▶ _The exercise_
Reproduce all of the records below word for word, without changing anything.

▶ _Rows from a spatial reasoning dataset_
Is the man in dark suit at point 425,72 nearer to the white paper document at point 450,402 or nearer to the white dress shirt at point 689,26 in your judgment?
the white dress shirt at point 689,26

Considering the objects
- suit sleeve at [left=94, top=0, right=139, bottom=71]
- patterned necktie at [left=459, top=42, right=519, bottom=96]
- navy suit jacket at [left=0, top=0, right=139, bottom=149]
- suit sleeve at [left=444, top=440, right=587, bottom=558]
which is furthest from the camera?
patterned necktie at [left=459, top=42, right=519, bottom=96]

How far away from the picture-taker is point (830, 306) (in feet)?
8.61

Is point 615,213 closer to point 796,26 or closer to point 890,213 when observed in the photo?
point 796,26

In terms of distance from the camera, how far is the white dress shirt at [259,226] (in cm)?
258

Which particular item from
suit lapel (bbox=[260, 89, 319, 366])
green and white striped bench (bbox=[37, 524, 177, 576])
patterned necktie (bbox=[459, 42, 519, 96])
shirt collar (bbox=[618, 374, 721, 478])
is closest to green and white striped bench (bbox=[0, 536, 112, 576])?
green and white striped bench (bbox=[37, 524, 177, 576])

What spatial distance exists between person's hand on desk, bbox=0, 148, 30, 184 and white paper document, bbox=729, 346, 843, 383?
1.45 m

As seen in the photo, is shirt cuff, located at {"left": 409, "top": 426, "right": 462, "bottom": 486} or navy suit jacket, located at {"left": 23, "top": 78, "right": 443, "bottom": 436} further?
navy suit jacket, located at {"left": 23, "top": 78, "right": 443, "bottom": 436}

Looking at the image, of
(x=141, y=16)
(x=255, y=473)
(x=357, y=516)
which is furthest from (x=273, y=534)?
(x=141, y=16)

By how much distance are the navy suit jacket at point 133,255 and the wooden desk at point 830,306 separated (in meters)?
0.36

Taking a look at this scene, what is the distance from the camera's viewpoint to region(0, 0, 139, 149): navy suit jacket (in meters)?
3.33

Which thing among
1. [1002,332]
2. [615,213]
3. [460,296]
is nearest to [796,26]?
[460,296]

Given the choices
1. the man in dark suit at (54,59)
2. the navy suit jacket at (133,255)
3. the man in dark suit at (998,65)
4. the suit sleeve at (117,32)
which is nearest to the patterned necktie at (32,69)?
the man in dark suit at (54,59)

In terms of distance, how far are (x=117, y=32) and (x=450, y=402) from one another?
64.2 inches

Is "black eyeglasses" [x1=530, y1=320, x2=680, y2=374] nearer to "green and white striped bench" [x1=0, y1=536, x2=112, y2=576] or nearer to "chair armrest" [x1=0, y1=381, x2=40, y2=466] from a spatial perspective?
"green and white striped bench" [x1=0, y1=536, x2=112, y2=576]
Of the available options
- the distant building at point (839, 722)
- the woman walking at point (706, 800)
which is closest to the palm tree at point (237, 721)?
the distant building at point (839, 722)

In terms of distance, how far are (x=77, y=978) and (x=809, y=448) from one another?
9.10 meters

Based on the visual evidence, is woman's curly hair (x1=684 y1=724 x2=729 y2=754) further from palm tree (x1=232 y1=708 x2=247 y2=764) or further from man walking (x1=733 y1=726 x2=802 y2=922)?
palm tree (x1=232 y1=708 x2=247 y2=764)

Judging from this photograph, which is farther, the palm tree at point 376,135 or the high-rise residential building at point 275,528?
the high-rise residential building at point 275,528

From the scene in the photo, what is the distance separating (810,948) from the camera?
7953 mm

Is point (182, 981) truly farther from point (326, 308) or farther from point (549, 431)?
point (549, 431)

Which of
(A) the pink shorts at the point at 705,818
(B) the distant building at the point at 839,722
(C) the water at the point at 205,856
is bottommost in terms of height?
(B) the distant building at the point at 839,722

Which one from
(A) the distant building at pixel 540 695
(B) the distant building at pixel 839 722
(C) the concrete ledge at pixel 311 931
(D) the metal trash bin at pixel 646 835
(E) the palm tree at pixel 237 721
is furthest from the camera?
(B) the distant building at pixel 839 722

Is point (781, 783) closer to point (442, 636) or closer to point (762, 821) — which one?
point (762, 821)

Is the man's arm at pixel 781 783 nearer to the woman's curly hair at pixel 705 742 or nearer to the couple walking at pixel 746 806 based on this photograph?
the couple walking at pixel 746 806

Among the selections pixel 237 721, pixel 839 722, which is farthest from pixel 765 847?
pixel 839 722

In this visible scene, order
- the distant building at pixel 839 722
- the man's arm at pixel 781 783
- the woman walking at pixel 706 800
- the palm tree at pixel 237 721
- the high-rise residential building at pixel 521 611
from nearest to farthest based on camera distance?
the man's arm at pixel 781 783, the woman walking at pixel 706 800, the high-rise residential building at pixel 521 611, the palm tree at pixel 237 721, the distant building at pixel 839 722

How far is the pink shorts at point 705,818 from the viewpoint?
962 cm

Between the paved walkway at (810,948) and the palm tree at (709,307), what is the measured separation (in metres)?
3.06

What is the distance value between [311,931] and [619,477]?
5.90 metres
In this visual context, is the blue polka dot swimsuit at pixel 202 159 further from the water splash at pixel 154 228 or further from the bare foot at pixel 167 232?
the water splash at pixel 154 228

▶ _Expected output_
Is the man in dark suit at point 425,72 nearer to the white paper document at point 450,402 or nearer to the white dress shirt at point 689,26 in your judgment?
the white dress shirt at point 689,26

Considering the objects
- suit sleeve at [left=94, top=0, right=139, bottom=71]
- patterned necktie at [left=459, top=42, right=519, bottom=96]
- navy suit jacket at [left=0, top=0, right=139, bottom=149]
- suit sleeve at [left=444, top=440, right=587, bottom=558]
which is furthest from the camera?
patterned necktie at [left=459, top=42, right=519, bottom=96]

How far away from the picture-taker is point (830, 306) (in feet)?
8.61

Is point 615,213 closer to point 796,26 or closer to point 890,213 when observed in the photo?
point 796,26

In terms of distance from the camera, how far is the white dress shirt at [259,226] (in cm)?
258

Which particular item from
suit lapel (bbox=[260, 89, 319, 366])
green and white striped bench (bbox=[37, 524, 177, 576])
patterned necktie (bbox=[459, 42, 519, 96])
shirt collar (bbox=[618, 374, 721, 478])
is closest to green and white striped bench (bbox=[0, 536, 112, 576])?
green and white striped bench (bbox=[37, 524, 177, 576])

What spatial distance exists between person's hand on desk, bbox=0, 148, 30, 184 and white paper document, bbox=729, 346, 843, 383?
1.45 m

As seen in the photo, is shirt cuff, located at {"left": 409, "top": 426, "right": 462, "bottom": 486} or navy suit jacket, located at {"left": 23, "top": 78, "right": 443, "bottom": 436} further?
navy suit jacket, located at {"left": 23, "top": 78, "right": 443, "bottom": 436}

Looking at the image, of
(x=141, y=16)
(x=255, y=473)
(x=357, y=516)
which is furthest from (x=273, y=534)?
(x=141, y=16)

By how much distance are the navy suit jacket at point 133,255 and the wooden desk at point 830,306 separated (in meters)?
0.36

Taking a look at this scene, what is the distance from the camera's viewpoint to region(0, 0, 139, 149): navy suit jacket (in meters)?
3.33

Which thing among
1. [1002,332]
2. [615,213]
3. [460,296]
is nearest to [796,26]?
[460,296]

Given the choices
1. the man in dark suit at (54,59)
2. the navy suit jacket at (133,255)
3. the man in dark suit at (998,65)
4. the suit sleeve at (117,32)
which is nearest to the patterned necktie at (32,69)?
the man in dark suit at (54,59)

In terms of distance, how far are (x=117, y=32) and (x=450, y=402) from one another?
64.2 inches

Is "black eyeglasses" [x1=530, y1=320, x2=680, y2=374] nearer to "green and white striped bench" [x1=0, y1=536, x2=112, y2=576] or nearer to "chair armrest" [x1=0, y1=381, x2=40, y2=466] from a spatial perspective?
"green and white striped bench" [x1=0, y1=536, x2=112, y2=576]
Of the available options
- the distant building at point (839, 722)
- the woman walking at point (706, 800)
which is closest to the palm tree at point (237, 721)?
the distant building at point (839, 722)

In terms of distance, how far are (x=77, y=978) and (x=809, y=448) from one another?
9.10 meters

Based on the visual evidence, is woman's curly hair (x1=684 y1=724 x2=729 y2=754) further from palm tree (x1=232 y1=708 x2=247 y2=764) or further from man walking (x1=733 y1=726 x2=802 y2=922)?
palm tree (x1=232 y1=708 x2=247 y2=764)

Judging from this photograph, which is farther, the palm tree at point 376,135 or the high-rise residential building at point 275,528?
the high-rise residential building at point 275,528

From the scene in the photo, what is the distance separating (810,948) from the camera?
7953 mm

Is point (182, 981) truly farther from point (326, 308) or farther from point (549, 431)?
point (549, 431)

Which of
(A) the pink shorts at the point at 705,818
(B) the distant building at the point at 839,722
(C) the water at the point at 205,856
is bottommost in terms of height?
(B) the distant building at the point at 839,722

Which one from
(A) the distant building at pixel 540 695
(B) the distant building at pixel 839 722
(C) the concrete ledge at pixel 311 931
(D) the metal trash bin at pixel 646 835
(E) the palm tree at pixel 237 721
is furthest from the camera?
(B) the distant building at pixel 839 722

Is point (781, 783) closer to point (442, 636) or closer to point (762, 821) — which one?
point (762, 821)

Is the man's arm at pixel 781 783 nearer to the woman's curly hair at pixel 705 742 or nearer to the couple walking at pixel 746 806 based on this photograph?
the couple walking at pixel 746 806

Among the selections pixel 237 721, pixel 839 722, which is farthest from pixel 765 847?
pixel 839 722

In this visible scene, order
- the distant building at pixel 839 722
- the man's arm at pixel 781 783
- the woman walking at pixel 706 800
- the palm tree at pixel 237 721
- the high-rise residential building at pixel 521 611
from nearest to farthest based on camera distance?
the man's arm at pixel 781 783, the woman walking at pixel 706 800, the high-rise residential building at pixel 521 611, the palm tree at pixel 237 721, the distant building at pixel 839 722

How far is the pink shorts at point 705,818 from the viewpoint?
962 cm

Between the paved walkway at (810,948) and the palm tree at (709,307), what is the measured separation (in metres)?
3.06

What is the distance value between [311,931] and [619,477]?
5.90 metres
In this visual context, is the blue polka dot swimsuit at pixel 202 159 further from the water splash at pixel 154 228 or further from the bare foot at pixel 167 232?
the water splash at pixel 154 228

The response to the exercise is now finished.